Action item
Render the data below as a Markdown table with two columns, Number and Text, giving each line its own row with its row number and its words, and skipping any blank lines. Leave the pictures out.

Data records

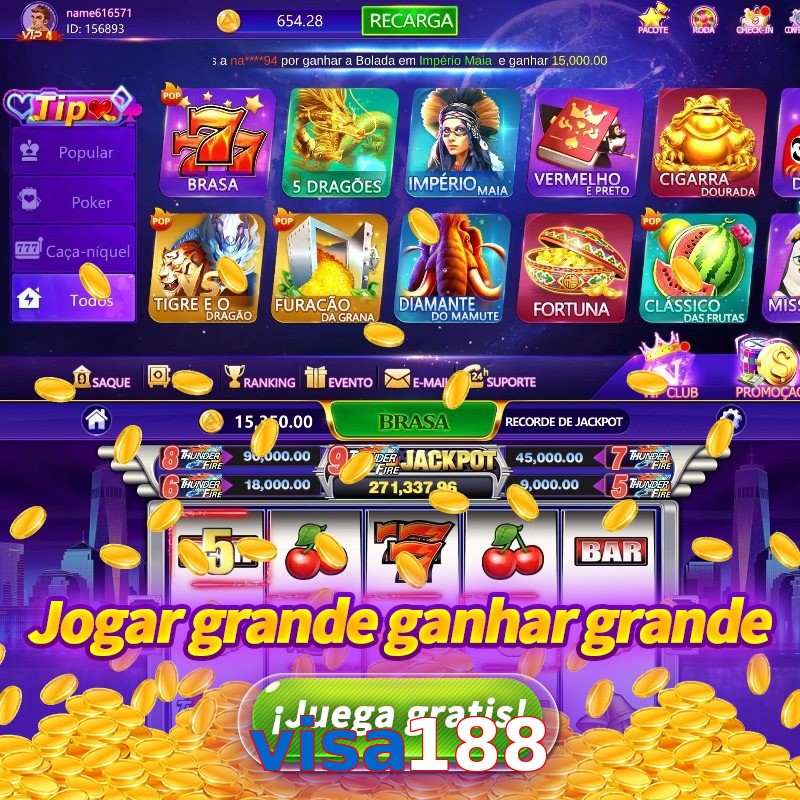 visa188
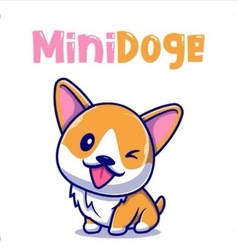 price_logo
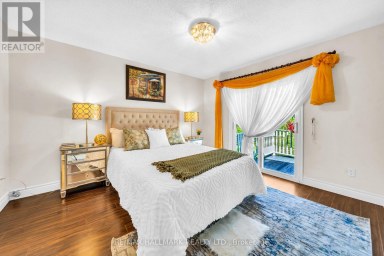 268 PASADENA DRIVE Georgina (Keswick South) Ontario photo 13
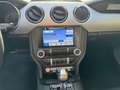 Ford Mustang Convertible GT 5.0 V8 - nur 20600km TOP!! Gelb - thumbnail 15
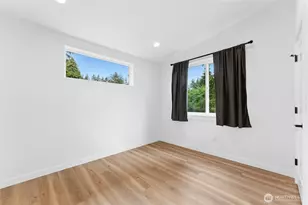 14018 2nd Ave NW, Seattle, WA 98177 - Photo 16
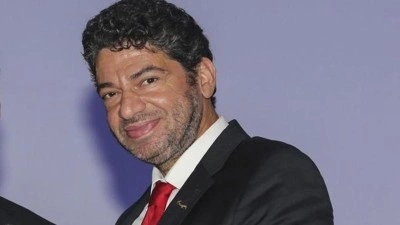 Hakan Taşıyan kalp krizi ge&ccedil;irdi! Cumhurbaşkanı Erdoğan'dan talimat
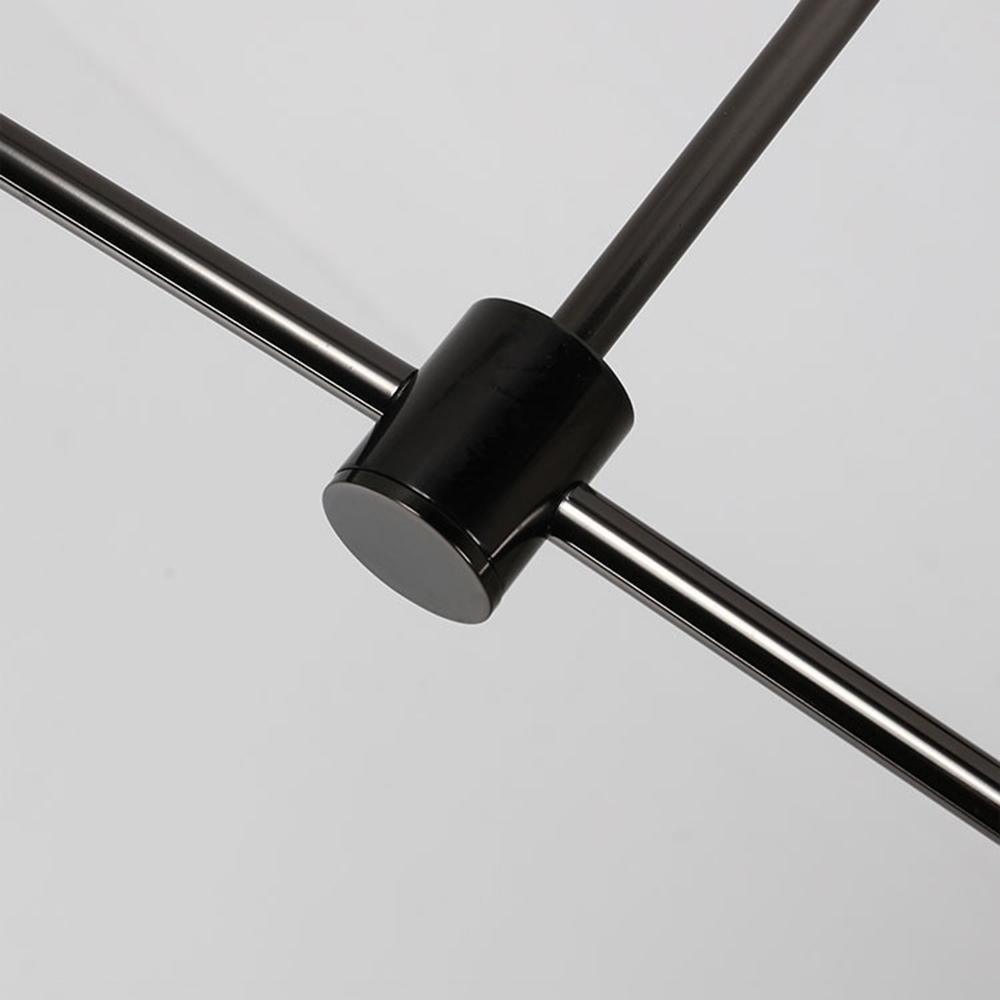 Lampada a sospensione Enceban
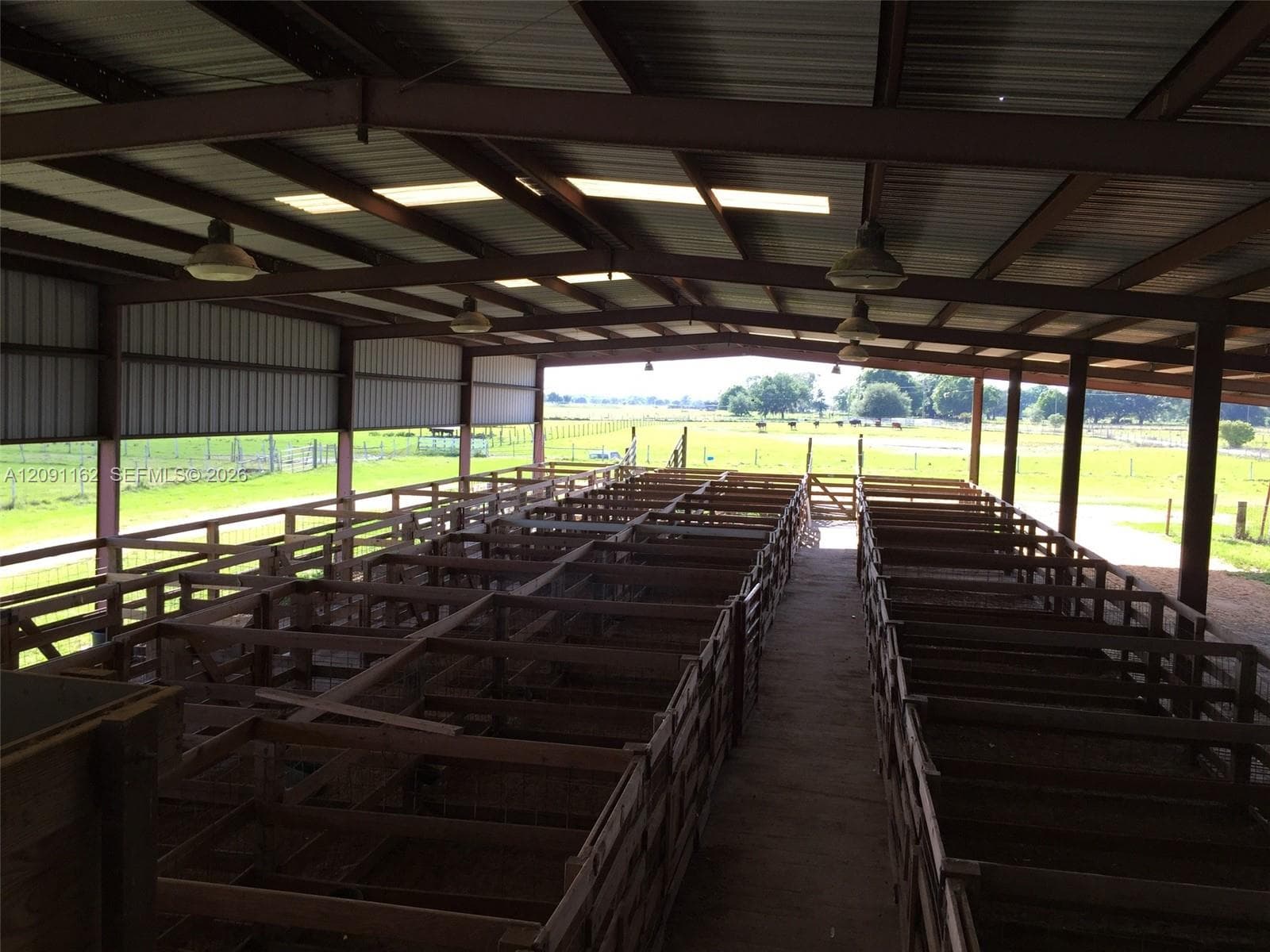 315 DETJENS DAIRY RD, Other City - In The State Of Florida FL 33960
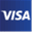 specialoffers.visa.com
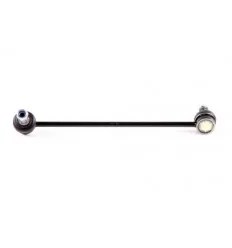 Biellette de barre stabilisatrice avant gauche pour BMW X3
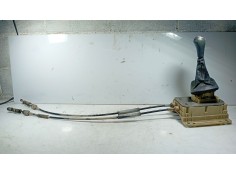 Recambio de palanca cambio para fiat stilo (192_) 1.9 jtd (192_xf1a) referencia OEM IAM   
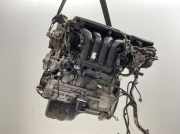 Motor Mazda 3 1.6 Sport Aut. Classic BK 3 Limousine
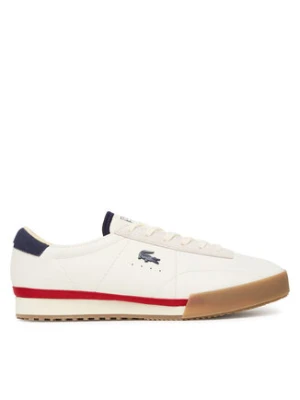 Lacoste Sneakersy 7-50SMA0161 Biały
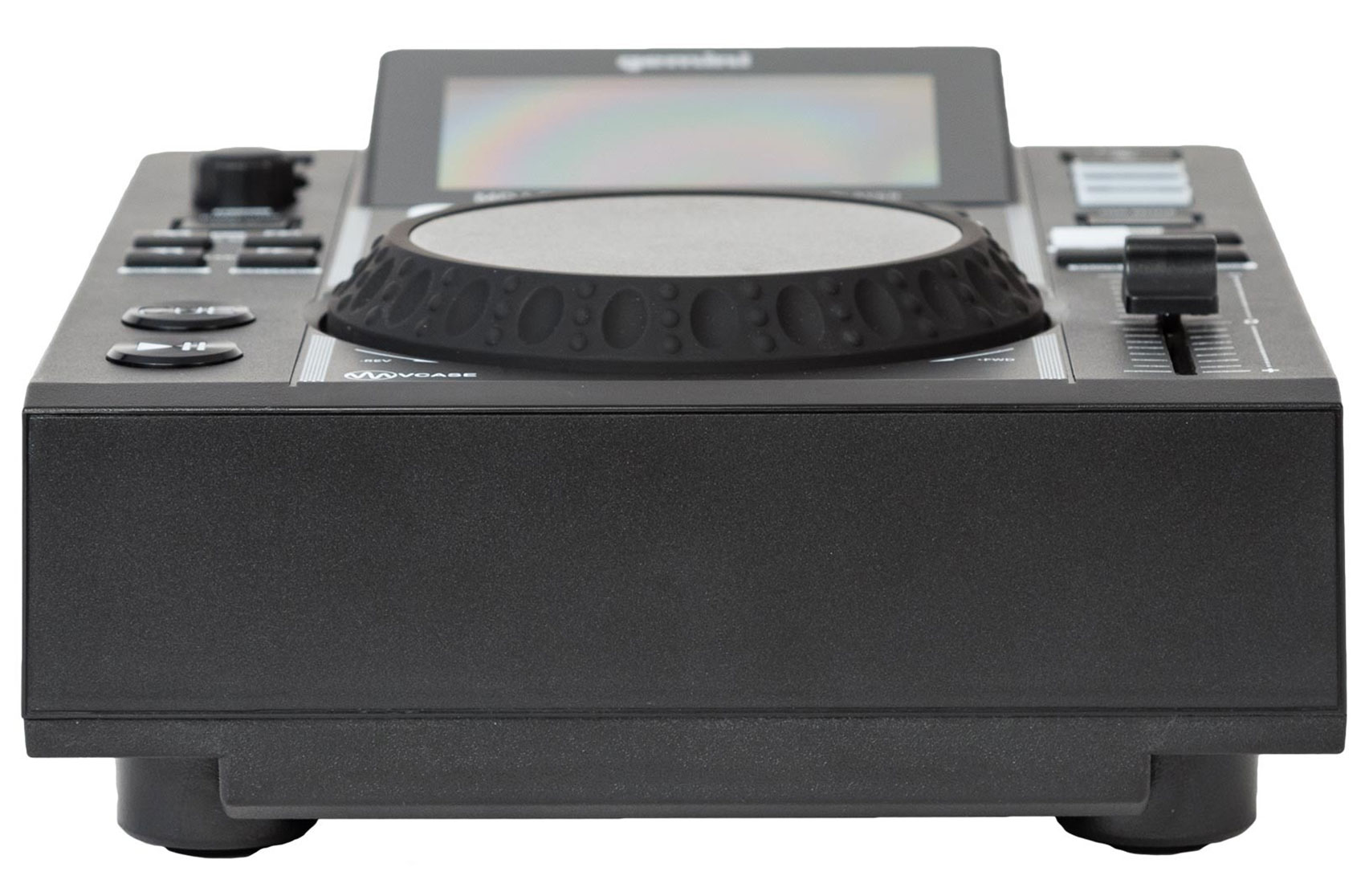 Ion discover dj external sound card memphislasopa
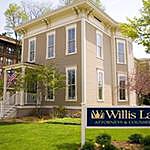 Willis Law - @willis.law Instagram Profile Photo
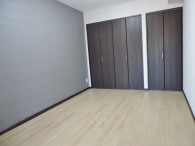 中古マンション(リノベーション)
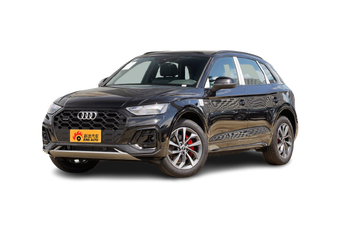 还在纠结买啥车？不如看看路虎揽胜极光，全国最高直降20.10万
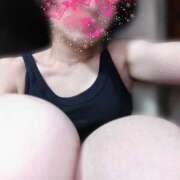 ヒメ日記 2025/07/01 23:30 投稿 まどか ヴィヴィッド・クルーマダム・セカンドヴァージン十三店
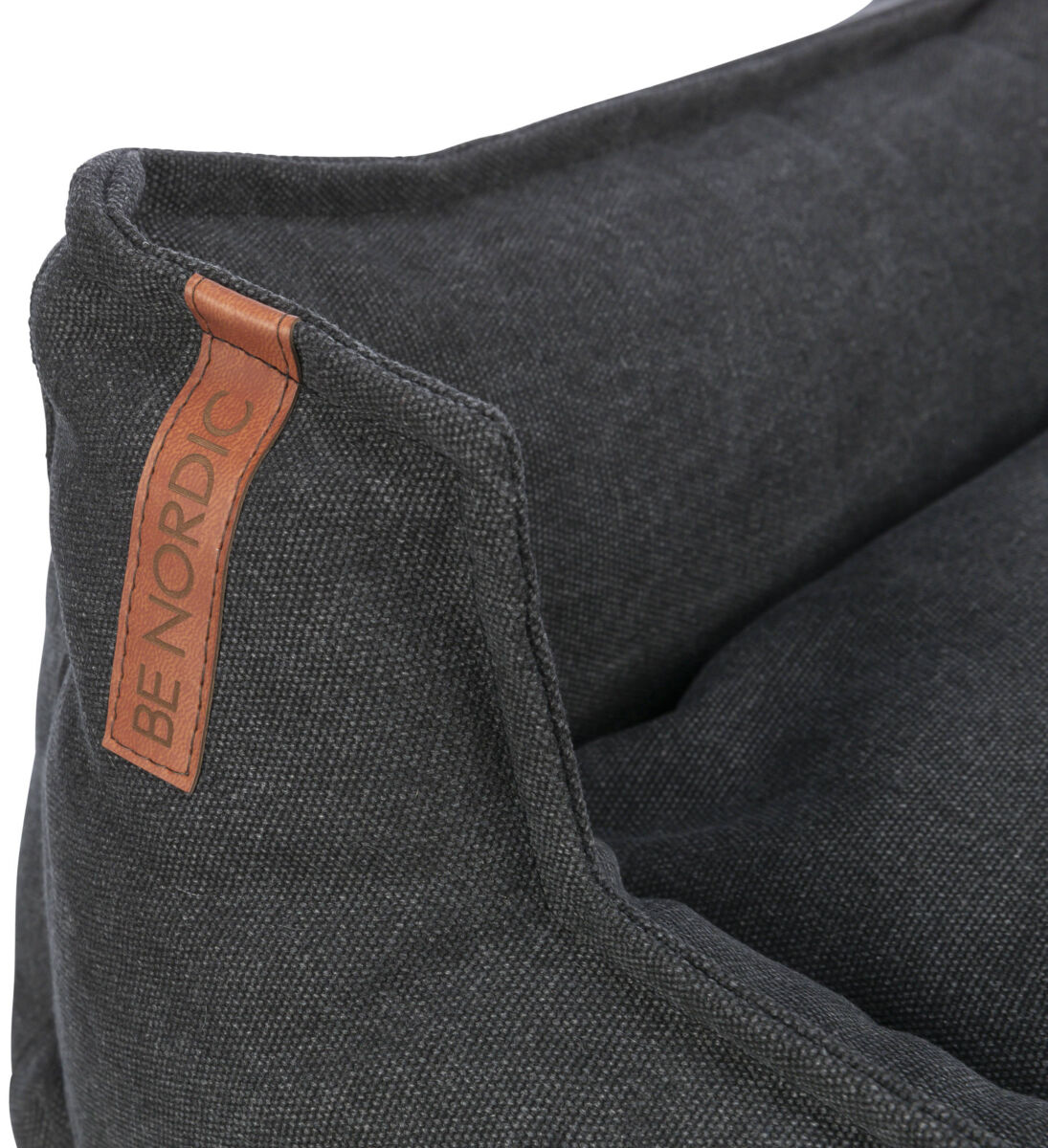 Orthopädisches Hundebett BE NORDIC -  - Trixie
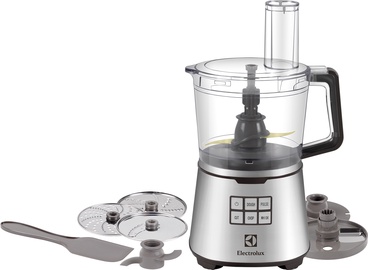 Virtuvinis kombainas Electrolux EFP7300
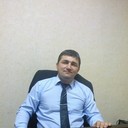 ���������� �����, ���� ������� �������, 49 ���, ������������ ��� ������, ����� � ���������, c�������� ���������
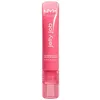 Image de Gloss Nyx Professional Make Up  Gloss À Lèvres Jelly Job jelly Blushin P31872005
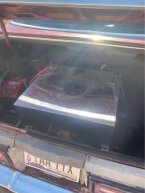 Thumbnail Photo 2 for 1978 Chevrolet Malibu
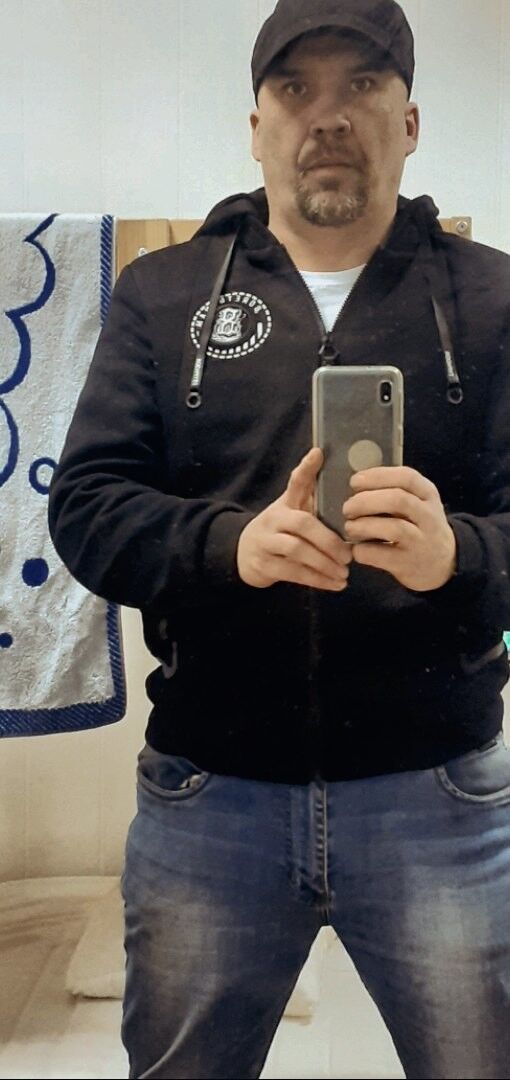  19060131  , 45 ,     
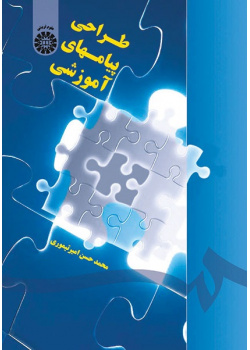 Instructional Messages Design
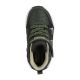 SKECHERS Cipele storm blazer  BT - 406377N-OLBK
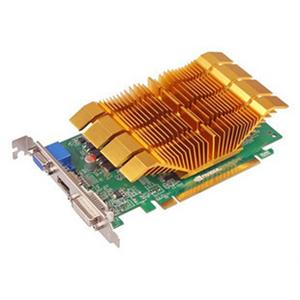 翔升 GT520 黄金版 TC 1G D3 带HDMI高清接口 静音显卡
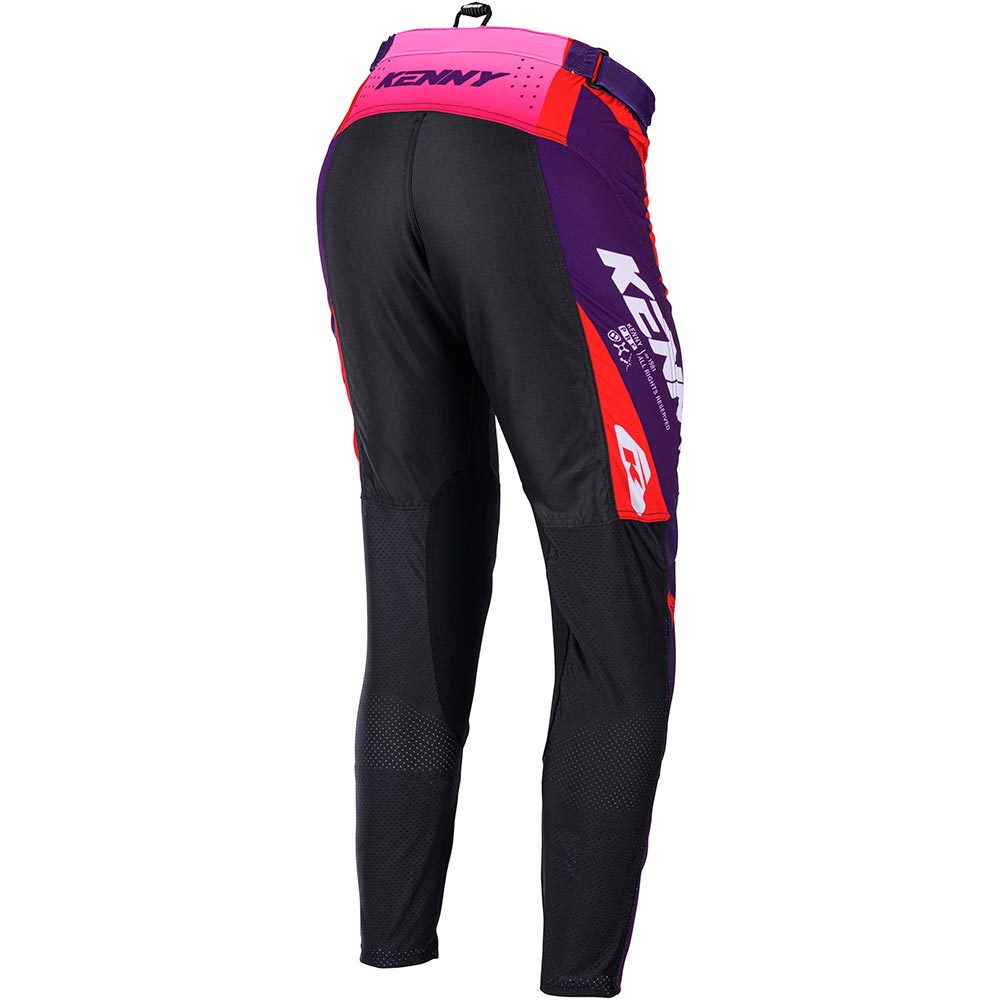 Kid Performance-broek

Response to this task
| Number | Text |
|---|---|
| 1 |  visa188 |
| 2 |  price_logo |
| 3 |  268 PASADENA DRIVE Georgina (Keswick South) Ontario photo 13 |
| 4 |  Ford Mustang Convertible GT 5.0 V8 - nur 20600km TOP!! Gelb - thumbnail 15 |
| 5 |  14018 2nd Ave NW, Seattle, WA 98177 - Photo 16 |
| 6 |  Hakan Taşıyan kalp krizi ge&ccedil;irdi! Cumhurbaşkanı Erdoğan'dan talimat |
| 7 |  Lampada a sospensione Enceban |
| 8 |  315 DETJENS DAIRY RD, Other City - In The State Of Florida FL 33960 |
| 9 |  specialoffers.visa.com |
| 10 |  Biellette de barre stabilisatrice avant gauche pour BMW X3 |
| 11 |  Recambio de palanca cambio para fiat stilo (192_) 1.9 jtd (192_xf1a) referencia OEM IAM    |
| 12 |  Motor Mazda 3 1.6 Sport Aut. Classic BK 3 Limousine |
| 13 |  Lacoste Sneakersy 7-50SMA0161 Biały |
| 14 |  Ion discover dj external sound card memphislasopa |
| 15 |  Willis Law - @willis.law Instagram Profile Photo |
| 16 |  中古マンション(リノベーション) |
| 17 |  还在纠结买啥车？不如看看路虎揽胜极光，全国最高直降20.10万 |
| 18 |  ヒメ日記 2025/07/01 23:30 投稿 まどか ヴィヴィッド・クルーマダム・セカンドヴァージン十三店 |
| 19 |  Orthopädisches Hundebett BE NORDIC -  - Trixie |
| 20 |  Virtuvinis kombainas Electrolux EFP7300 |
| 21 |  ���������� �����, ���� ������� �������, 49 ���, ������������ ��� ������, ����� � ���������, c�������� ��������� |
| 22 |  Image de Gloss Nyx Professional Make Up  Gloss À Lèvres Jelly Job jelly Blushin P31872005 |
| 23 |  Thumbnail Photo 2 for 1978 Chevrolet Malibu |
| 24 |   19060131  , 45 ,      |
| 25 |  Instructional Messages Design |
| 26 |  SKECHERS Cipele storm blazer  BT - 406377N-OLBK |
| 27 |  翔升 GT520 黄金版 TC 1G D3 带HDMI高清接口 静音显卡 |
| 28 |  Kid Performance-broek |